Effect of Previous-Season Influenza Vaccination on Serologic Response in Children During 3 Seasons, 2013-2014 Through 2015-2016

The effects of repeated influenza vaccination in children are not well understood. In this study, we evaluated previous vaccination effects on antibody response after vaccination with trivalent inactivated influenza vaccine (IIV) or quadrivalent live-attenuated influenza vaccine (LAIV) among school-aged children (5-17 years) across 3 seasons.

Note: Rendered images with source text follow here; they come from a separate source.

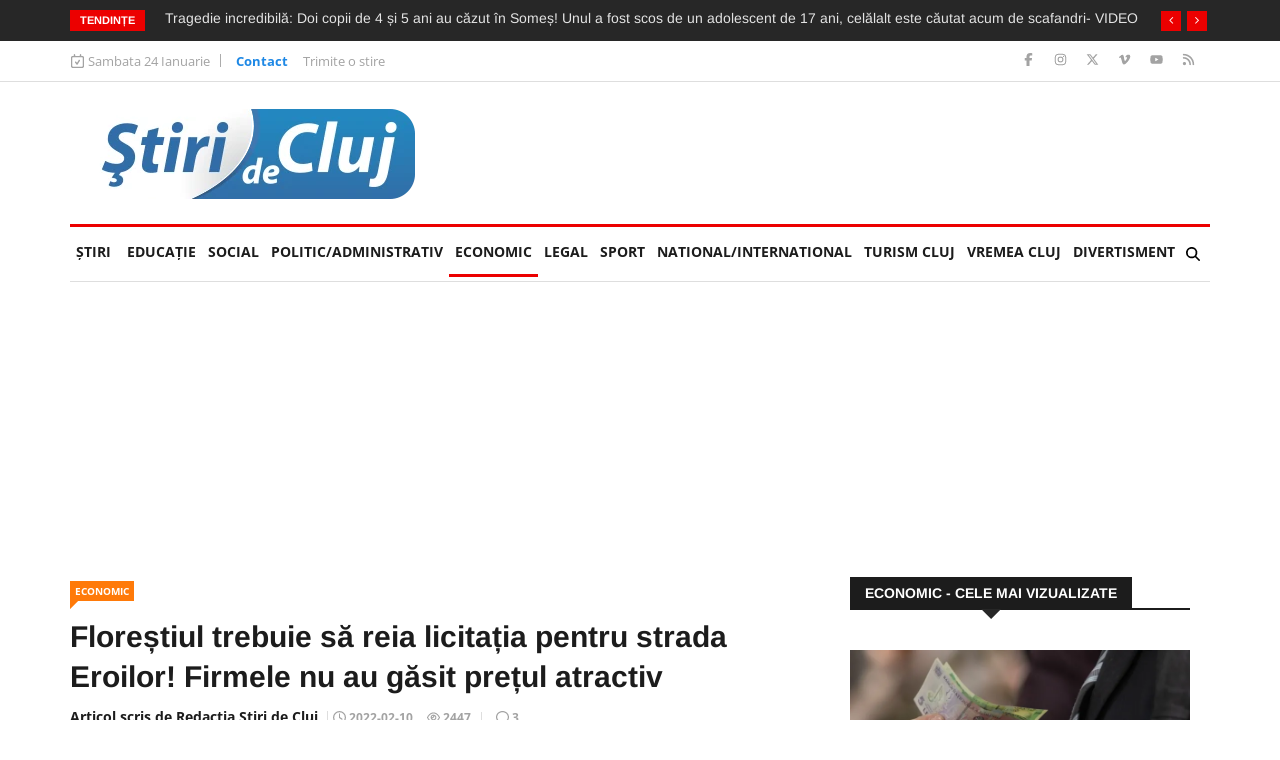

--- FILE ---
content_type: text/html; charset=utf-8
request_url: https://www.google.com/recaptcha/api2/aframe
body_size: 270
content:
<!DOCTYPE HTML><html><head><meta http-equiv="content-type" content="text/html; charset=UTF-8"></head><body><script nonce="QG8UjMjxqeQufZP1Z41Uzw">/** Anti-fraud and anti-abuse applications only. See google.com/recaptcha */ try{var clients={'sodar':'https://pagead2.googlesyndication.com/pagead/sodar?'};window.addEventListener("message",function(a){try{if(a.source===window.parent){var b=JSON.parse(a.data);var c=clients[b['id']];if(c){var d=document.createElement('img');d.src=c+b['params']+'&rc='+(localStorage.getItem("rc::a")?sessionStorage.getItem("rc::b"):"");window.document.body.appendChild(d);sessionStorage.setItem("rc::e",parseInt(sessionStorage.getItem("rc::e")||0)+1);localStorage.setItem("rc::h",'1769268387280');}}}catch(b){}});window.parent.postMessage("_grecaptcha_ready", "*");}catch(b){}</script></body></html>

Children were enrolled in the fall of 2013, 2014, and 2015. The participants received IIV or LAIV according to parent preference (2013-2014) or our randomization scheme (2014-2015). All study children received IIV in 2015-2016. Hemagglutination-inhibition assays measured antibody response to egg-grown vaccine strains from prevaccination and postvaccination serum samples. Geometric mean titers (GMTs) and increases in GMTs from before to after vaccination (geometric mean fold rise [GMFR]) were estimated from repeated-measures linear mixed models.

We enrolled 161 children in 2013-2014, 128 in 2014-2015, and 126 in 2015-2016. Among the IIV recipients, responses to the influenza A(H1N1)pdm09 and B vaccine strains were lowest among children who had received a previous-season IIV. The GMFRs for strains A(H1N1)pdm09 and B were 1.5 to 2.3 for previous-season IIV and 4.3 to 12.9 for previous-season LAIV or no previous vaccine. GMFRs were lower for strain A(H3N2), and differences according to previous-season vaccination history were smaller and not significant in most seasons. Most children had a post-IIV vaccination titer of ≥40 for vaccine strains in all seasons, regardless of previous-season vaccination history. Little to no increase in antibody levels was observed after vaccination with LAIV.

Serologic response to vaccination was greatest for IIV, but previous-season vaccination modified IIV response to A(H1N1)pdm09 and B. Influenza A(H3N2) responses were low in all groups, and LAIV generated minimal serologic response against all strains.